We can see that 20 best features (best according to ANOVA -- it's the default score function in SelectKBest, since we didn't specify any score_func) are not enough and the performance is worse than including all the features.

(Optional) Try with higher k to see if there is a subset of features which can perform better than including all the features.

The parameter k in SelectKBest is another parameter which should be tuned. In the documentation of the function you can find also a list of score function which can be used. As you can notice, the options are broad. Due to time limitations, we don't investigate further into feature selection during the lab session. In the following steps of this exercise we will use the feature matrices X_train and X_test including all the features.

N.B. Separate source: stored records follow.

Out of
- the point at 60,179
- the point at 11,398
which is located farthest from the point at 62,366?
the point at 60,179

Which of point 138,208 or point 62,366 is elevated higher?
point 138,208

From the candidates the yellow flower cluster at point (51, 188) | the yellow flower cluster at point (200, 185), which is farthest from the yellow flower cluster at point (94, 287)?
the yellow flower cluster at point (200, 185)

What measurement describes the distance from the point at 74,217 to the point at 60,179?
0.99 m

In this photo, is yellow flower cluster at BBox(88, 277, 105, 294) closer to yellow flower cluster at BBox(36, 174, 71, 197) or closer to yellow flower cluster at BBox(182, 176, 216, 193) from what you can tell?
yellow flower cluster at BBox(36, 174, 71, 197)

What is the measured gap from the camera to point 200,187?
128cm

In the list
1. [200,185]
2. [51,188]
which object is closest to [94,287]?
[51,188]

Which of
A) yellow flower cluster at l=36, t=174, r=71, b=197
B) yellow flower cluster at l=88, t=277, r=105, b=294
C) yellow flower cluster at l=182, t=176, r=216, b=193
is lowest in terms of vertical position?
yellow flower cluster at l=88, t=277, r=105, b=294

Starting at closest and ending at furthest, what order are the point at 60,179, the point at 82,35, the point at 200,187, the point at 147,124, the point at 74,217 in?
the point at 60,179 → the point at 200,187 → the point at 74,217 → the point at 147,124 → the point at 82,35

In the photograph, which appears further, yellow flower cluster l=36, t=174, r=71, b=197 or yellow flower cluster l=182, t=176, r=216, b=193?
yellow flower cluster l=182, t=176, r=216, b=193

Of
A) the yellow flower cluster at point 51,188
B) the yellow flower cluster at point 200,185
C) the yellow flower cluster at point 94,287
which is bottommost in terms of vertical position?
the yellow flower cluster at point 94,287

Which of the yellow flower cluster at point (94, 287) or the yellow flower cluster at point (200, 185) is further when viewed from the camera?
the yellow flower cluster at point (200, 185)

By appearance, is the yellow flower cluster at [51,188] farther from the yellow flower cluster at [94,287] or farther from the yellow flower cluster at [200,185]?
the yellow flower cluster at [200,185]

The performance of linear SVM is already quite good, but we can investigate further and do a grid serach on different kernels and C values for the SVM model. With a larger search space, we might get a different set of optimal parameters.

Use the general Support Vector Classifier (SVC) in scikit-learn and try non-linear kernels. Use GridSearchCV in model_selection to search for the best parameters. (Read the documentation pages of SVC and GridSearchCV on scikit-learn, there you also find example codes.)

In [None]:
# import the functions SVC and GridSearchCV


# Declare the parameters
# (Pay attention to the number of paramters you declare, because more points in the GridSearch will cost you longer training time -- could take more than half an hour...)


# Declare the classifier (estimator) to be used in GridSearchCV


# Declare the classifier using GridSearchCV


In [None]:
# Fit the classifier and find the best parameters using GridSearchCV




In [None]:
# Which one is the best model and the best parameter? What's the best CV score you got?
# (Hint: read the list of Attributes in the documentation page of GridSearchCV on scikit-learn)


# Predict on test data using the best model



Now you have a general understanding of training, validating, and testing using the python library scikit-learn. The following points are optional, in case you want to explore more about the scikit-learn library.

In [None]:
# Now try other classifiers, for example Decision Trees, Nearest Neighbors, or Ensemble methods. Can you get better results?

# After identifying the best model with the optimal set of parameters, test your model using the test set. 

# What's your test accuracy? Are you satisfied? How complex is your model to be deployed on a microcontroller?